◆ SELECTION:

———

# 67 Tempest barn find tailight conversion



## Robert2952 (Sep 27, 2016)

Recently found a 67 Tempest Sprint barn find ( no motor) and was curious if 66 GTO taillights fit in 67 Tempest openings--Thanks


----------



## GTOJUNIOR (Aug 7, 2011)

Another lost Cammer 
Would love to see her none the less, if you could/would share some pics.

As far as the Taillight swap I don't think it would be a direct swap based on width of '66 lights which look to be wider.
You could do a complete taillight panel or just the metal around the lights but either way a lot of fab work.


----------



## Robert2952 (Sep 27, 2016)

Didn't know the dimensions of a 66 GTO taillight and the lights of a 67 Tempest---the sizes looked similar, guess I need to find a 66 GTO lens and see if its close unless someone knows the sizes---Thanks for posting


----------



## Robert2952 (Sep 27, 2016)

Maybe the back panel could be trimmed out instead of having to replace the entire back panel---has anyone out there done this?


----------



## PontiacJim (Dec 29, 2012)

Robert2952 said:


> Recently found a 67 Tempest Sprint barn find ( no motor) and was curious if 66 GTO taillights fit in 67 Tempest openings--Thanks


Why would anyone want to destroy/wreck a rare optioned "Sprint" Tempest? :crazy:


----------



## geeteeohguy (Feb 2, 2008)

I'm with Jim....why ruin a rare and good thing? The '66 and '67 rear decks are completely different in shape, dimension, and construction. You may as well pull the lights out and replace them with Buick Riviera tail lights.


----------

———

◆ DATASET EXTRACT:

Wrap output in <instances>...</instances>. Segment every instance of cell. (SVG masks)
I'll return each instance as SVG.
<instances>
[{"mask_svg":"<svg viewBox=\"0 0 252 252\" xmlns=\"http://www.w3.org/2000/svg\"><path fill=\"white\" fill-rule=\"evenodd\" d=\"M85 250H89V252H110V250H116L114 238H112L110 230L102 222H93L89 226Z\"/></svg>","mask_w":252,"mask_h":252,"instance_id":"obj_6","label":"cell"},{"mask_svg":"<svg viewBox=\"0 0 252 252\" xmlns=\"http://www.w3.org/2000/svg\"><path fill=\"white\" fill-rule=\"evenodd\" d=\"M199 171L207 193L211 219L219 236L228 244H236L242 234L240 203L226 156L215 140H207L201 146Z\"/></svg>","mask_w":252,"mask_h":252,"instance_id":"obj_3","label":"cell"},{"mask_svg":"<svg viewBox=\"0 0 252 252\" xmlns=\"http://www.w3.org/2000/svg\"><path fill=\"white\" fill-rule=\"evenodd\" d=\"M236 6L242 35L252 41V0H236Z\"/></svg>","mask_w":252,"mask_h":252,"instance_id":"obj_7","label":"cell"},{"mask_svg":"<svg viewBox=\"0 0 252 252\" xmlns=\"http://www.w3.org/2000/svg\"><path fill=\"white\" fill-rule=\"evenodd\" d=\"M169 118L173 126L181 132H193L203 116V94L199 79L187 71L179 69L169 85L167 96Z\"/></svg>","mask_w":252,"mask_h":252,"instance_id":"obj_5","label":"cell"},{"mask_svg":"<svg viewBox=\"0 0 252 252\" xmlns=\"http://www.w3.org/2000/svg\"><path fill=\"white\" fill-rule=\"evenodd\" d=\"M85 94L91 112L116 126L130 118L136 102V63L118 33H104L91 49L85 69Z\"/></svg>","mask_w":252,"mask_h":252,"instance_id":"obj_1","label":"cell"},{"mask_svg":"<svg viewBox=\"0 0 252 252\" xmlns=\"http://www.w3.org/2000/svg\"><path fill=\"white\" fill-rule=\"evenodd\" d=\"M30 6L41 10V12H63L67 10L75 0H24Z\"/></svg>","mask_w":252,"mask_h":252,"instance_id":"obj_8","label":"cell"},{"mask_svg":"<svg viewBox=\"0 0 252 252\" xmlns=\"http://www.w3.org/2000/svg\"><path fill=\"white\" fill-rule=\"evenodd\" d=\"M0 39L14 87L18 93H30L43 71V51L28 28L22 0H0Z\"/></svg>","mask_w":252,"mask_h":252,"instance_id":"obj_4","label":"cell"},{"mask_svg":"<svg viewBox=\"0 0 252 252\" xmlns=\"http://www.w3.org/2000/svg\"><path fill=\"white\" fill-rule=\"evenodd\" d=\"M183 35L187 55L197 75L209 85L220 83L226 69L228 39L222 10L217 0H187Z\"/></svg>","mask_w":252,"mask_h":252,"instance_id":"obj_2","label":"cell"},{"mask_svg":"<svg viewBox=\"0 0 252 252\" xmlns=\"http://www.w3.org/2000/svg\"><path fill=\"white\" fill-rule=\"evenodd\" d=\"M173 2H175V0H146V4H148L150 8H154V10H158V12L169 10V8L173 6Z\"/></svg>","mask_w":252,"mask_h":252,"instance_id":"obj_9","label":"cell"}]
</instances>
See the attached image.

———

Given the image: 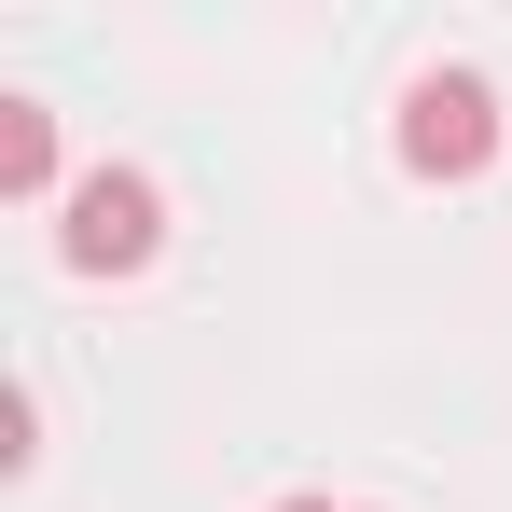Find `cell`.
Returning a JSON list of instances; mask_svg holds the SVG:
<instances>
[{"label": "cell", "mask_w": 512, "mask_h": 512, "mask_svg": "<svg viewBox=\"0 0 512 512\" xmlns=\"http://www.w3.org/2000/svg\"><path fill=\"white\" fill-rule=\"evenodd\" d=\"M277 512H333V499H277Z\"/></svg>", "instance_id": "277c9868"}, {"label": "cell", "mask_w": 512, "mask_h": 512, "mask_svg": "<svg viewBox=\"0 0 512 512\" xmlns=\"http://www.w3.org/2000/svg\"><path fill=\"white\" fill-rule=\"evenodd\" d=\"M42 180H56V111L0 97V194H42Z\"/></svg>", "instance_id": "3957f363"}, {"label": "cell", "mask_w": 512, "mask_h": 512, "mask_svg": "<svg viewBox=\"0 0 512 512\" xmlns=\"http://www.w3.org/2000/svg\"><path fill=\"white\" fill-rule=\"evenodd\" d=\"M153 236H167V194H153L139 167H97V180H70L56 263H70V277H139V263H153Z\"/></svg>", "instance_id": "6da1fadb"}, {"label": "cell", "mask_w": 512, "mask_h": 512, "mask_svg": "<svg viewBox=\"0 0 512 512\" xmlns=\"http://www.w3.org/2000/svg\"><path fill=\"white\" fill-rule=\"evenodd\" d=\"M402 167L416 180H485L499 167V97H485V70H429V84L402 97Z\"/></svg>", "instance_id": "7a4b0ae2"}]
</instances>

———

◆ TASK GOAL: Reproduce the whole taillight conversion thread above, word for word from beginning to end.

◆ TASK OUTPUT:
# 67 Tempest barn find tailight conversion



## Robert2952 (Sep 27, 2016)

Recently found a 67 Tempest Sprint barn find ( no motor) and was curious if 66 GTO taillights fit in 67 Tempest openings--Thanks


----------



## GTOJUNIOR (Aug 7, 2011)

Another lost Cammer 
Would love to see her none the less, if you could/would share some pics.

As far as the Taillight swap I don't think it would be a direct swap based on width of '66 lights which look to be wider.
You could do a complete taillight panel or just the metal around the lights but either way a lot of fab work.


----------



## Robert2952 (Sep 27, 2016)

Didn't know the dimensions of a 66 GTO taillight and the lights of a 67 Tempest---the sizes looked similar, guess I need to find a 66 GTO lens and see if its close unless someone knows the sizes---Thanks for posting


----------



## Robert2952 (Sep 27, 2016)

Maybe the back panel could be trimmed out instead of having to replace the entire back panel---has anyone out there done this?


----------



## PontiacJim (Dec 29, 2012)

Robert2952 said:


> Recently found a 67 Tempest Sprint barn find ( no motor) and was curious if 66 GTO taillights fit in 67 Tempest openings--Thanks


Why would anyone want to destroy/wreck a rare optioned "Sprint" Tempest? :crazy:


----------



## geeteeohguy (Feb 2, 2008)

I'm with Jim....why ruin a rare and good thing? The '66 and '67 rear decks are completely different in shape, dimension, and construction. You may as well pull the lights out and replace them with Buick Riviera tail lights.


----------